By Ollie Gratzinger | Features Editor
College isn’t cheap. That’s no secret. A wise and well-meaning high school teacher once told me that my university years would be the most expensive of my life, and with a second year of ramen noodles for dinner in full-swing, I’m absolutely positive she was right.
But university expenses can often go far above and beyond the already outrageous tuition costs, the subpar-but-overpriced meal plans and the living accommodations that make you long for a moment’s privacy. According to NBC News, college textbook prices have risen a whopping 1,041 percent over the last forty years. Overall US inflation, or the increase of prices and the decrease in money’s purchasing power, has only grown by 308 percent over the same period of time. There’s a number worth memorizing for the next time your weird uncle brags about putting himself through college in 1970-something.
The insane price-gorging of school books isn’t only ridiculous, but it’s fundamentally wrong in every possible way, and corporations keep finding ways to make it even worse. In the past, the rapid advancement of technology has allowed for the creation of different buying options to accommodate students of various financial backgrounds, from Amazon rentals to e-book variants of the same material, to even taking chances with older, cheaper editions. But with the introduction of access codes and “connective learning,” options like these are becoming rather limited.
Access codes require that you purchase the book new since you can only use them once and, in some cases, you can’t buy them on their own. Even when you can purchase them independently, you’re still looking at upwards of $150 for a string of numbers that’ll teach you the same thing you could learn the good ol’ fashioned way.

**The problem**
From the passage on textbook costs, extract the section that begins at the words "By Ollie Gratzinger" and stops after the words "she was right.". The items that come next are separate material and have no connection to the passage on textbook costs.

Items drawn from a dataset:
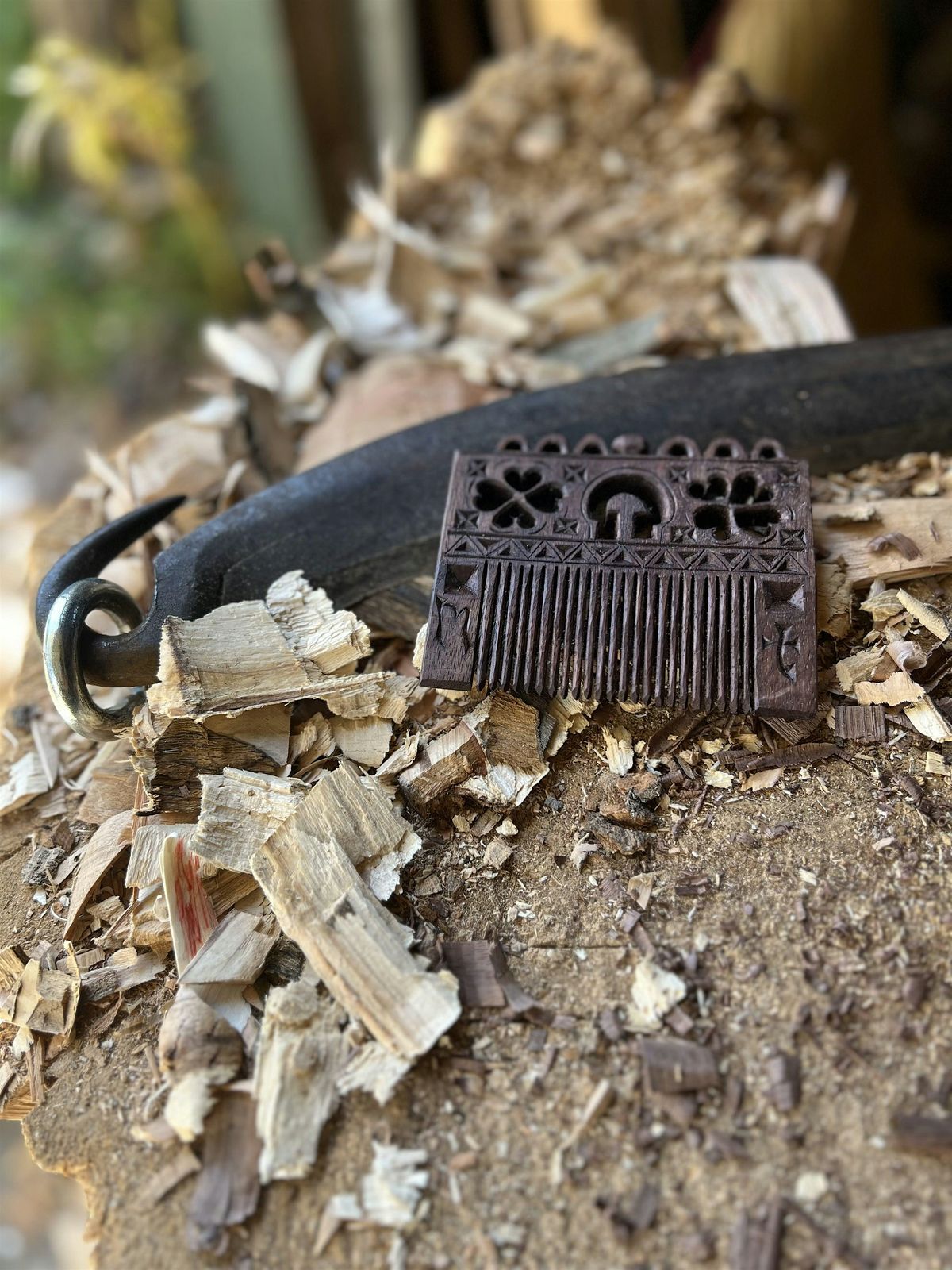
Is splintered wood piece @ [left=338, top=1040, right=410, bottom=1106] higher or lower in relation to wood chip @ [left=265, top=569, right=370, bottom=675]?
lower

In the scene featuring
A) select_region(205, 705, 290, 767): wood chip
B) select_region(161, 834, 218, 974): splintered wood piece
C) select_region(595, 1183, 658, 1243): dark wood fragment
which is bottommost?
select_region(595, 1183, 658, 1243): dark wood fragment

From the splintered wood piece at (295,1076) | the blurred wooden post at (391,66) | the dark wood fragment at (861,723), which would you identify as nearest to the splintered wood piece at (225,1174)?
the splintered wood piece at (295,1076)

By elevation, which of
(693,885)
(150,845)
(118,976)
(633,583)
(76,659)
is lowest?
(693,885)

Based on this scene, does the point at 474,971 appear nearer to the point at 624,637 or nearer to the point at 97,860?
the point at 624,637

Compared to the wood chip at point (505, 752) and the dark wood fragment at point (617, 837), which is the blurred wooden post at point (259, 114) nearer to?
the wood chip at point (505, 752)

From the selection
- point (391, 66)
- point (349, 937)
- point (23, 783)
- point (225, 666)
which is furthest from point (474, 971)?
point (391, 66)

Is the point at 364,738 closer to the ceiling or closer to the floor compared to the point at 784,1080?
closer to the ceiling

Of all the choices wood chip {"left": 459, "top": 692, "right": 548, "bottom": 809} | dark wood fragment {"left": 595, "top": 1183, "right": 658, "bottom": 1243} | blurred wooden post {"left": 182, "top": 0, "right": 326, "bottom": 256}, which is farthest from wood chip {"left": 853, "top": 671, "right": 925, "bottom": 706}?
blurred wooden post {"left": 182, "top": 0, "right": 326, "bottom": 256}

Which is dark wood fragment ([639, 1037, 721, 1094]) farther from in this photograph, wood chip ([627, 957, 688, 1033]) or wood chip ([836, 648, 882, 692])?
wood chip ([836, 648, 882, 692])
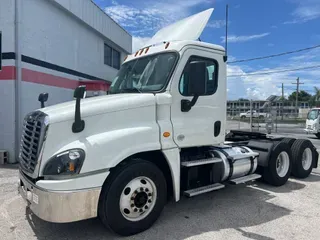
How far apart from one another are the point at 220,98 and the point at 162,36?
166 centimetres

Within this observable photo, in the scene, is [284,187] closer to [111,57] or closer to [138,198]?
[138,198]

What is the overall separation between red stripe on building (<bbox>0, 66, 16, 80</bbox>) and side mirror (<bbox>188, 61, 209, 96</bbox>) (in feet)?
21.1

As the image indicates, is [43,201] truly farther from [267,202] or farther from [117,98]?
[267,202]

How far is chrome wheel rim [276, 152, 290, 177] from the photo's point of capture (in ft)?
21.2

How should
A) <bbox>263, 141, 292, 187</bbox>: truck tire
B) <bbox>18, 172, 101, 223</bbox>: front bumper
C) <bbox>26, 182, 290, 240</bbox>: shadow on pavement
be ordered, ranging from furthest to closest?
<bbox>263, 141, 292, 187</bbox>: truck tire < <bbox>26, 182, 290, 240</bbox>: shadow on pavement < <bbox>18, 172, 101, 223</bbox>: front bumper

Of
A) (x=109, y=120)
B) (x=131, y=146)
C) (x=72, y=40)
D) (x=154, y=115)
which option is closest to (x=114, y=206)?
(x=131, y=146)

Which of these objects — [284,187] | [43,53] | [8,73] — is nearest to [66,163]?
[284,187]

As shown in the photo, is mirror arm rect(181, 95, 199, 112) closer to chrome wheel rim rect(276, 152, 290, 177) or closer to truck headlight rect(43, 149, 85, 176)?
truck headlight rect(43, 149, 85, 176)

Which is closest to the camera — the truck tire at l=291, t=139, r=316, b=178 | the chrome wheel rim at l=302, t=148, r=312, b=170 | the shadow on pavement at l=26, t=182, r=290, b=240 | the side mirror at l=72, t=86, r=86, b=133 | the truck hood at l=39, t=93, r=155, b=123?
the side mirror at l=72, t=86, r=86, b=133

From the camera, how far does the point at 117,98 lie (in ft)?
13.1

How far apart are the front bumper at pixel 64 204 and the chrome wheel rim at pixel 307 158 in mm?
5744

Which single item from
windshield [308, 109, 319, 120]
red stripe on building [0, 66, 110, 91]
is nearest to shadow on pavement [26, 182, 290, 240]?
red stripe on building [0, 66, 110, 91]

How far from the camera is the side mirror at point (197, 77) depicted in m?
3.97

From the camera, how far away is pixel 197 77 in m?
4.01
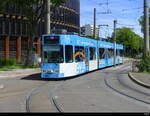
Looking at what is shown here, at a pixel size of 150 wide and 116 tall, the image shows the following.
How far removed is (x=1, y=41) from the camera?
162 ft

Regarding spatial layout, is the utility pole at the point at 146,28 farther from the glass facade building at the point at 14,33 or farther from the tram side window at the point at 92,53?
the glass facade building at the point at 14,33

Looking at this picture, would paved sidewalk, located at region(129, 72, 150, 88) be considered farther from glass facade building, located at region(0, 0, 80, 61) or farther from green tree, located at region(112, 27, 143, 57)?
green tree, located at region(112, 27, 143, 57)

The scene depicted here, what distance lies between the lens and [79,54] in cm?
2330

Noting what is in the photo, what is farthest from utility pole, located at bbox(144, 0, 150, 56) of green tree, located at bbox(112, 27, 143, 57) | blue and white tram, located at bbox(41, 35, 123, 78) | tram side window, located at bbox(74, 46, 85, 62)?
green tree, located at bbox(112, 27, 143, 57)

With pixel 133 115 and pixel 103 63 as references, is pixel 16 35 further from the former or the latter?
pixel 133 115

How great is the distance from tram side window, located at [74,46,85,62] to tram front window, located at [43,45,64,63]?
1815mm

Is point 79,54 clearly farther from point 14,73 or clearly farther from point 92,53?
point 14,73

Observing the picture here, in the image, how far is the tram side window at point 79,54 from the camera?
73.5 feet

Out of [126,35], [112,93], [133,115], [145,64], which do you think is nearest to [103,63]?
[145,64]

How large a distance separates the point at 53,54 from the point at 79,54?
10.1ft

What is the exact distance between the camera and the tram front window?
67.5 feet

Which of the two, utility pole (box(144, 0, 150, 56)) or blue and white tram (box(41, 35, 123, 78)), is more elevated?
utility pole (box(144, 0, 150, 56))

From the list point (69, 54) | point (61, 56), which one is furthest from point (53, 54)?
point (69, 54)

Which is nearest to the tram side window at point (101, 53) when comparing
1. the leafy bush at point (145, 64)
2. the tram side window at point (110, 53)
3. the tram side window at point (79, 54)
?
the tram side window at point (110, 53)
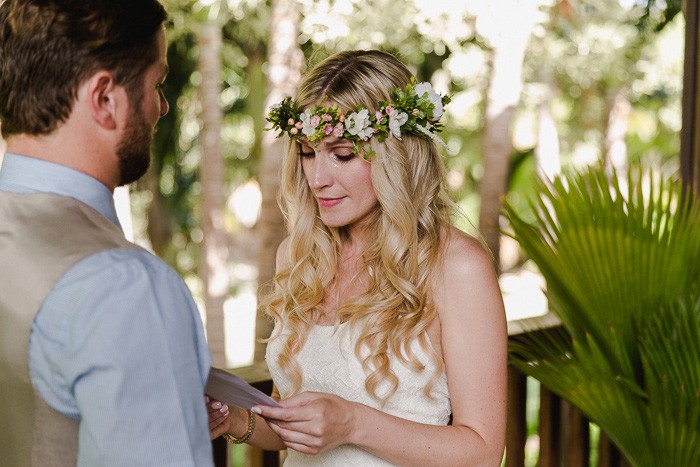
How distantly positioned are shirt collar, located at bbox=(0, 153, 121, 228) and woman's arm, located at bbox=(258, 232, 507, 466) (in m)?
0.65

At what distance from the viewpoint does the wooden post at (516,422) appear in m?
2.61

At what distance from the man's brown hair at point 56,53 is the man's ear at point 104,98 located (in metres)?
0.01

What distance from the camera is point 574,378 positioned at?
6.93ft

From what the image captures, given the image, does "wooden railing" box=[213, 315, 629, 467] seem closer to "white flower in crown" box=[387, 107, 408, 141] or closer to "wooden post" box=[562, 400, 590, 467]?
"wooden post" box=[562, 400, 590, 467]

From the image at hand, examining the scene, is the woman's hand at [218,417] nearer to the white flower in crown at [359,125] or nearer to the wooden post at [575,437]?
the white flower in crown at [359,125]

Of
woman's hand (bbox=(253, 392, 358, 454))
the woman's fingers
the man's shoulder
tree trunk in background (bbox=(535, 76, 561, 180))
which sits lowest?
the woman's fingers

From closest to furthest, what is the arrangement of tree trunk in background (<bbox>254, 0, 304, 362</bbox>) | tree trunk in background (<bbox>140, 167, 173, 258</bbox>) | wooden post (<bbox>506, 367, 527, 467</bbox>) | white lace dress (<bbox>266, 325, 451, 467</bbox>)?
white lace dress (<bbox>266, 325, 451, 467</bbox>) → wooden post (<bbox>506, 367, 527, 467</bbox>) → tree trunk in background (<bbox>254, 0, 304, 362</bbox>) → tree trunk in background (<bbox>140, 167, 173, 258</bbox>)

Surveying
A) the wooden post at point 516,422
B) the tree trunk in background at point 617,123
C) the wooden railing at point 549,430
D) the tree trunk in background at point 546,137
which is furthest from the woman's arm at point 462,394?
the tree trunk in background at point 617,123

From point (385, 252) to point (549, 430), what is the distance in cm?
135

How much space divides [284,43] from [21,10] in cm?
534

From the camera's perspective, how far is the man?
868 millimetres

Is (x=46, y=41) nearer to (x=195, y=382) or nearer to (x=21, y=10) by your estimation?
(x=21, y=10)

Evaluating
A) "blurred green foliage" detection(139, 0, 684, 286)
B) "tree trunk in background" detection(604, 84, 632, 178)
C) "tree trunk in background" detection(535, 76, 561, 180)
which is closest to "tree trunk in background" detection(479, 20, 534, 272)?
"blurred green foliage" detection(139, 0, 684, 286)

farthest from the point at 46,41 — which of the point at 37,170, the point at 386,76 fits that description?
the point at 386,76
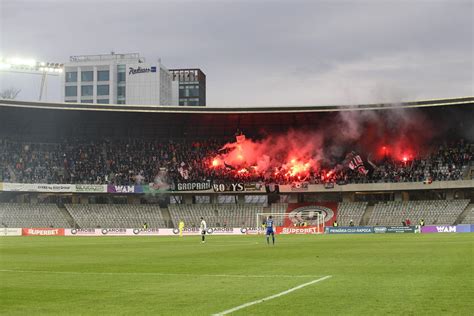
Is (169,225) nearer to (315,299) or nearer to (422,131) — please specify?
(422,131)

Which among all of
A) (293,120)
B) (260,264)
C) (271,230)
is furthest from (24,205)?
(260,264)

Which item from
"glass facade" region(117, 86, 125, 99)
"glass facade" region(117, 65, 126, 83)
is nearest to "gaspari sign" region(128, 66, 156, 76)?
"glass facade" region(117, 65, 126, 83)

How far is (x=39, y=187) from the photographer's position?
85.4m

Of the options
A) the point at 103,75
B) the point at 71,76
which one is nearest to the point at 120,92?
the point at 103,75

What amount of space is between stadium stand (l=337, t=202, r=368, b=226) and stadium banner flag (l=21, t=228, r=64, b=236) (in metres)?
36.9

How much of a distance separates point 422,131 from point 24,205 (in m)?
56.3

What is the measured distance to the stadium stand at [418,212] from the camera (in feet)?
269

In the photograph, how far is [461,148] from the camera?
88.5 m

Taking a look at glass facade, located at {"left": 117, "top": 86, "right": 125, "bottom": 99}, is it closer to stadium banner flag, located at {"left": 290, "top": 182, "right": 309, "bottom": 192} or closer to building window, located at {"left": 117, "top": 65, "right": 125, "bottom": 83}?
building window, located at {"left": 117, "top": 65, "right": 125, "bottom": 83}

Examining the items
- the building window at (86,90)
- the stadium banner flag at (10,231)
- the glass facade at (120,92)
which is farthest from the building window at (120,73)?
the stadium banner flag at (10,231)

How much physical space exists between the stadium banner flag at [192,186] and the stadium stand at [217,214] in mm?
3130

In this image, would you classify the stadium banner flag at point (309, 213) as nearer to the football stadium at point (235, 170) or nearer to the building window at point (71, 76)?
the football stadium at point (235, 170)

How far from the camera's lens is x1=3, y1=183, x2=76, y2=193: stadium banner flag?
82875mm

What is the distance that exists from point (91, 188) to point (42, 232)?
1162 cm
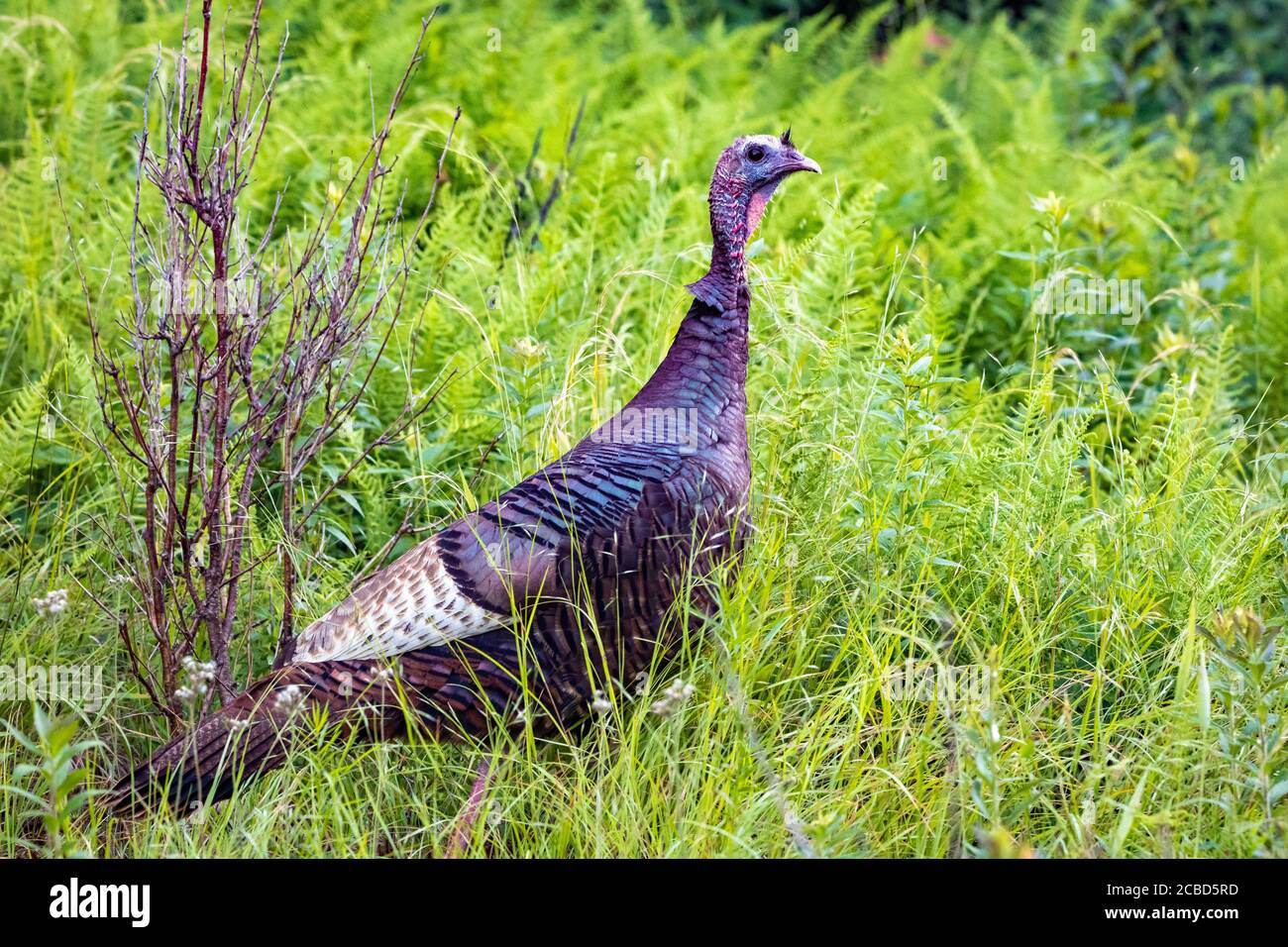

**Expected output**
By Ollie Gratzinger | Features Editor
College isn’t cheap. That’s no secret. A wise and well-meaning high school teacher once told me that my university years would be the most expensive of my life, and with a second year of ramen noodles for dinner in full-swing, I’m absolutely positive she was right.